Tarea requerida:
Reproduce sin cambios las líneas de abajo: empieza en la línea que contiene "How much space" y termina después de la que contiene "point (13, 289) →", ambas incluidas.

Filas del conjunto de datos:
# # #
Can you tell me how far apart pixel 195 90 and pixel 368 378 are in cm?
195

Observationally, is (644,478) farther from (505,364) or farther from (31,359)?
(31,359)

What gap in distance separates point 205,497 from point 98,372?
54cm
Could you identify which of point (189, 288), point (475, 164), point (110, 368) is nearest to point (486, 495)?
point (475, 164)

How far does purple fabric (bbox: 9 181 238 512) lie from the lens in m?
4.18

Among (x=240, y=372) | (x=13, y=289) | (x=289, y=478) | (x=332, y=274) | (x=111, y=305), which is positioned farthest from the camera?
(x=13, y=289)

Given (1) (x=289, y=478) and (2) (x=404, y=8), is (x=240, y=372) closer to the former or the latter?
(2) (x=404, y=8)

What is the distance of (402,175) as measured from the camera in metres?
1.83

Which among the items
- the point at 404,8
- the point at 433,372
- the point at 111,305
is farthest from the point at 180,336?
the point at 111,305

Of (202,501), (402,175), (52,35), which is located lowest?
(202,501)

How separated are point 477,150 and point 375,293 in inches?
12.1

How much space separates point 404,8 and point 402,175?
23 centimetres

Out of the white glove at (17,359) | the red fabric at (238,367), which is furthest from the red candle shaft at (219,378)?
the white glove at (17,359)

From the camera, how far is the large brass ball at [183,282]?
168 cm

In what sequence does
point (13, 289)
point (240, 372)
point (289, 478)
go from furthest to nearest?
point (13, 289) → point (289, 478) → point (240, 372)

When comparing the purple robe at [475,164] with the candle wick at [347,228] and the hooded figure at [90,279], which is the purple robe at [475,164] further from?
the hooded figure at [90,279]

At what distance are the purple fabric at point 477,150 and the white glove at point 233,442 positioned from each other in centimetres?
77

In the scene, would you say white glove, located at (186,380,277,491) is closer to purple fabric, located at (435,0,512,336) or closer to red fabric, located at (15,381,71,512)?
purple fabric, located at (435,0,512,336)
# # #
Respuesta:
How much space separates point 404,8 and point 402,175?
23 centimetres

Out of the white glove at (17,359) | the red fabric at (238,367), which is furthest from the red candle shaft at (219,378)?
the white glove at (17,359)

From the camera, how far is the large brass ball at [183,282]?
168 cm

In what sequence does
point (13, 289)
point (240, 372)
point (289, 478)
go from furthest to nearest?
point (13, 289) → point (289, 478) → point (240, 372)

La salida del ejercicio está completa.